[Scene question records]

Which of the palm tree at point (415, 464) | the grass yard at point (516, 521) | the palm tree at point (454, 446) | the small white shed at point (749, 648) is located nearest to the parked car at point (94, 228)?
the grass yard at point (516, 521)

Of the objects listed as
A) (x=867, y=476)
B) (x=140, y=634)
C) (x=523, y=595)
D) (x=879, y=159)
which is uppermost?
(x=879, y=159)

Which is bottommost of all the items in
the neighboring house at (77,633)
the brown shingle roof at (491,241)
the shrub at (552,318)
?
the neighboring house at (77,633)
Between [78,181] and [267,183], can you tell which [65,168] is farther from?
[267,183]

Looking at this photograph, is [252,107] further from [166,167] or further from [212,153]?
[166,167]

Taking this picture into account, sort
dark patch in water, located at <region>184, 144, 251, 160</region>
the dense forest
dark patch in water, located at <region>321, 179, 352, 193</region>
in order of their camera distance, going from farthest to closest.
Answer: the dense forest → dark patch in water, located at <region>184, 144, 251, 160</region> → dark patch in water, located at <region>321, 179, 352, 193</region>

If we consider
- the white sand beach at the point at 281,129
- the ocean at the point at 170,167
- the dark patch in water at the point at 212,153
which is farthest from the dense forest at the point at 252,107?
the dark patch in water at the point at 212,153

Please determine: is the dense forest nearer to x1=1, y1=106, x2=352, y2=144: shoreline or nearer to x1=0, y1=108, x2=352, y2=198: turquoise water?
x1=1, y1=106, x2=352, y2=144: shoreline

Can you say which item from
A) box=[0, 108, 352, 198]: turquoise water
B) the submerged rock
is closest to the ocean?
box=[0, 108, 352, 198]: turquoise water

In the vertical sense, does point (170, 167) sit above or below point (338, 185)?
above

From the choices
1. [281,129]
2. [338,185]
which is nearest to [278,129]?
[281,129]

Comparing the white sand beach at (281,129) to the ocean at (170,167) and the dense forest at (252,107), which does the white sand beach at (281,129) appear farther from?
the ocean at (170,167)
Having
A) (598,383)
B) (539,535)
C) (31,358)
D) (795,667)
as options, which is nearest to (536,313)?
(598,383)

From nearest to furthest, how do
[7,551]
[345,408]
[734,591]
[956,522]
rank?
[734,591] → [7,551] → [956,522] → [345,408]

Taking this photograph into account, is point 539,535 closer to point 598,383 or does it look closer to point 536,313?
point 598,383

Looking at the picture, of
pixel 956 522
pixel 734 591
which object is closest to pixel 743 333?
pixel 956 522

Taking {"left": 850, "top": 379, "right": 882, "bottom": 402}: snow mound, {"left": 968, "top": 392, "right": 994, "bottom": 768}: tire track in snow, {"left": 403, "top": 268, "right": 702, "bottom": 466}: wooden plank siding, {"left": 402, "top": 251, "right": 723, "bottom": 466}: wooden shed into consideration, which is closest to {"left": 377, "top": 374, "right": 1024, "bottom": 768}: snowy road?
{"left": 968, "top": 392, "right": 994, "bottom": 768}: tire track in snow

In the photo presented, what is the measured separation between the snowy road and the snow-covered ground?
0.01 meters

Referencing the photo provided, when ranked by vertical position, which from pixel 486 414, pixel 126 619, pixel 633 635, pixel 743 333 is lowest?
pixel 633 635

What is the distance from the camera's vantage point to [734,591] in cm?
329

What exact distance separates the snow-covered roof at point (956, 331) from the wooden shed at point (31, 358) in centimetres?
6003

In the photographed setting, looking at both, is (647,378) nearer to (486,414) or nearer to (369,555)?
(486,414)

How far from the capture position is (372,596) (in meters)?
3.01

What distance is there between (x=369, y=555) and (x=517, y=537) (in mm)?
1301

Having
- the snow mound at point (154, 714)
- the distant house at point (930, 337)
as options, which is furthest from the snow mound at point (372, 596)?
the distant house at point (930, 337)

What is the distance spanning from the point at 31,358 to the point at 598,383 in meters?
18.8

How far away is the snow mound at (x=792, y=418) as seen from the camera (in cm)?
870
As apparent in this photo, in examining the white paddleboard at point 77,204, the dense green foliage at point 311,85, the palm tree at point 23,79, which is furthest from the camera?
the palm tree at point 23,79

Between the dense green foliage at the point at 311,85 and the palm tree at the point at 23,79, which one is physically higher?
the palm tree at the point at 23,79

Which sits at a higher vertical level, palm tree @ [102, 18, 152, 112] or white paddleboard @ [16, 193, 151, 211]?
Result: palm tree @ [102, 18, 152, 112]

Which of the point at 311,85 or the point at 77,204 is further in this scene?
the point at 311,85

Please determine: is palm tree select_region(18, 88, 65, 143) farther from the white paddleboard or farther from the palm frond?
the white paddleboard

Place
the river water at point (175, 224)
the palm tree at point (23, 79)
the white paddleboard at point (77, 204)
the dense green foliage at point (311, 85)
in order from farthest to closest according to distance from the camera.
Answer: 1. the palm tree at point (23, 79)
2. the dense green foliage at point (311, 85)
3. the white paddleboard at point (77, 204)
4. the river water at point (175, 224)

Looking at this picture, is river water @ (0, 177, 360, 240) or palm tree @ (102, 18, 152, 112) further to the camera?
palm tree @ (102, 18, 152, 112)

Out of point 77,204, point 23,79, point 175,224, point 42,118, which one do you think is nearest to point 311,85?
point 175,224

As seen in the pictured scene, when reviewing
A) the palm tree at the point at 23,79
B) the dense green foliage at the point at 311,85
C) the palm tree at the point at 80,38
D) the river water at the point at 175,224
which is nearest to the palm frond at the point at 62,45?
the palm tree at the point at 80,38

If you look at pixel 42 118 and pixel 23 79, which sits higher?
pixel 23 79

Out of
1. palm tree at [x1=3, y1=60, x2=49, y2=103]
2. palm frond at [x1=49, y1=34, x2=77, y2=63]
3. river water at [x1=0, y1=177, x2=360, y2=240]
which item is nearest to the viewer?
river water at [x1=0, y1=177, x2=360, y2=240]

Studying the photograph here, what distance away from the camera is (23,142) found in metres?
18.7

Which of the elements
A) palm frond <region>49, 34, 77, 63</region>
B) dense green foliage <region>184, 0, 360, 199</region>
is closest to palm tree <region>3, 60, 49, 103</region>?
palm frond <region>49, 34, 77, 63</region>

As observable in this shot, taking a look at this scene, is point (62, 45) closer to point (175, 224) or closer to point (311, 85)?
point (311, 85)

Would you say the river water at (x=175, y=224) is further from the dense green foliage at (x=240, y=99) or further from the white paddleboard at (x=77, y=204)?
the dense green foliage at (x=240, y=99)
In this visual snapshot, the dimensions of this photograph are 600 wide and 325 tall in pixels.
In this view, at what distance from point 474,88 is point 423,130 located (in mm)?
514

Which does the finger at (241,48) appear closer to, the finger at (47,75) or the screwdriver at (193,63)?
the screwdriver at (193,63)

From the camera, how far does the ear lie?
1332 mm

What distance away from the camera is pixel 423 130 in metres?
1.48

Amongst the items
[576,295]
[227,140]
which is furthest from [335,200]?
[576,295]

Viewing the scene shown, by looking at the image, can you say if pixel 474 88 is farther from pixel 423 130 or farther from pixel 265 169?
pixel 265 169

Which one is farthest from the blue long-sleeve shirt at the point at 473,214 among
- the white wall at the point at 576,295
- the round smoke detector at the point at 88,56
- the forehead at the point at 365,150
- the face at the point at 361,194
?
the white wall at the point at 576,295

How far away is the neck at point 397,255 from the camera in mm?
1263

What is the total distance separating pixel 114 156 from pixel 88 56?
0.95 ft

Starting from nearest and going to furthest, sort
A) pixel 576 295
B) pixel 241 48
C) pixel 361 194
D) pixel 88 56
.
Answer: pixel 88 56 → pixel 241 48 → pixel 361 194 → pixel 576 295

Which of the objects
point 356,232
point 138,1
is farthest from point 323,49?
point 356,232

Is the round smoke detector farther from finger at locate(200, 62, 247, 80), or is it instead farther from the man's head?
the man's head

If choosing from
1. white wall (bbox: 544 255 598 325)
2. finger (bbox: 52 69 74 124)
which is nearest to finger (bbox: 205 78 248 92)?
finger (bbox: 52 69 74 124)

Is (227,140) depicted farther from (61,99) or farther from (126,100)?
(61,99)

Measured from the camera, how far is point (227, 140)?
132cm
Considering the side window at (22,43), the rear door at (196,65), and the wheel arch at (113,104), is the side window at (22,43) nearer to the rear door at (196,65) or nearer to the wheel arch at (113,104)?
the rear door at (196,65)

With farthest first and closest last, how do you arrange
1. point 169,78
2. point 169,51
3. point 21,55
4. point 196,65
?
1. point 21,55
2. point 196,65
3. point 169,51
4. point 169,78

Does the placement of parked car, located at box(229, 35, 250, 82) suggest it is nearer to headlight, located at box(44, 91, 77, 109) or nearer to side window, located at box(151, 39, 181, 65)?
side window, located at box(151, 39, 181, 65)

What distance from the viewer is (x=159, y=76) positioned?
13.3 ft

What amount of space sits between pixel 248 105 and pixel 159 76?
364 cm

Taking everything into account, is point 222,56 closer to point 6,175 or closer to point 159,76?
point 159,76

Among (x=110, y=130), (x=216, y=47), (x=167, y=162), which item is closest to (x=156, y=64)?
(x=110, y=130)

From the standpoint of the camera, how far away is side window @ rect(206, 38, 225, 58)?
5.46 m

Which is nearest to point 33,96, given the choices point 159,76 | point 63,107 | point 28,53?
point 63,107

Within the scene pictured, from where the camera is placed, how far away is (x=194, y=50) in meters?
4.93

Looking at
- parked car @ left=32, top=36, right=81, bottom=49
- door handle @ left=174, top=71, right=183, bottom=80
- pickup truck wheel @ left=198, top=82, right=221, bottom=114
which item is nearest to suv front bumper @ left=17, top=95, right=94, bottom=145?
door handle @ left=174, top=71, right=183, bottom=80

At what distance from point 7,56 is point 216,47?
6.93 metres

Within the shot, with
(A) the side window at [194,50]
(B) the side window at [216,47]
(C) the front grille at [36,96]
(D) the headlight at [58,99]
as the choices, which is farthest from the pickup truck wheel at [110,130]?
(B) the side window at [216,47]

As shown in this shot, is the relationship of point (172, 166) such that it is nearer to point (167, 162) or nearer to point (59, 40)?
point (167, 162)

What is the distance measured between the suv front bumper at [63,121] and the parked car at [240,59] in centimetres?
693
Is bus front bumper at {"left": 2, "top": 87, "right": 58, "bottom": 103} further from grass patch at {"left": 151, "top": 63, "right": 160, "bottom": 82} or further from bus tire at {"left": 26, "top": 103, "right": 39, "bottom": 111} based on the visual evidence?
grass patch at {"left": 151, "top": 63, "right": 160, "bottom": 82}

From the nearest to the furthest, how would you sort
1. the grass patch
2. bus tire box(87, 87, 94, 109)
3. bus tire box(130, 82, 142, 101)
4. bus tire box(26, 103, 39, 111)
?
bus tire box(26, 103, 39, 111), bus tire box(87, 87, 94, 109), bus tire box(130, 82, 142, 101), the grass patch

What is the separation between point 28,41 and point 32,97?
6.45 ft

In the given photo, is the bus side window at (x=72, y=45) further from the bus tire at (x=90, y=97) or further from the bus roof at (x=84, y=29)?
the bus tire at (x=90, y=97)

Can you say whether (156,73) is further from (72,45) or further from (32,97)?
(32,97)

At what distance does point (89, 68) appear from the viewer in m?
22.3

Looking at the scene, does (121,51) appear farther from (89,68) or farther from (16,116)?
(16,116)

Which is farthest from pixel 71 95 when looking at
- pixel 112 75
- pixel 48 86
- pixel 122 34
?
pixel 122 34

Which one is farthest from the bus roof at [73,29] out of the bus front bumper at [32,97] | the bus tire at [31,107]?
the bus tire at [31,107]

### Exercise instructions
With the line containing "From the nearest" as the first and the last line of the records as the final one, print exactly the lines in that span.

### Task result
From the nearest to the furthest, how would you sort
1. the grass patch
2. bus tire box(87, 87, 94, 109)
3. bus tire box(130, 82, 142, 101)
4. bus tire box(26, 103, 39, 111)
?
bus tire box(26, 103, 39, 111), bus tire box(87, 87, 94, 109), bus tire box(130, 82, 142, 101), the grass patch

What is the separation between point 28,41 and point 32,97?
6.45 ft

In the given photo, is the bus side window at (x=72, y=45) further from the bus tire at (x=90, y=97) or further from the bus roof at (x=84, y=29)?
the bus tire at (x=90, y=97)

Can you say whether (156,73) is further from (72,45) or further from (32,97)?
(32,97)

At what distance does point (89, 68) appear from the viewer in m?
22.3

Looking at the scene, does (121,51) appear farther from (89,68) or farther from (16,116)?
(16,116)

Which is farthest from pixel 71 95 when looking at
- pixel 112 75
- pixel 48 86
- pixel 122 34
?
pixel 122 34

Which one is farthest from the bus roof at [73,29] out of the bus front bumper at [32,97] | the bus tire at [31,107]?
the bus tire at [31,107]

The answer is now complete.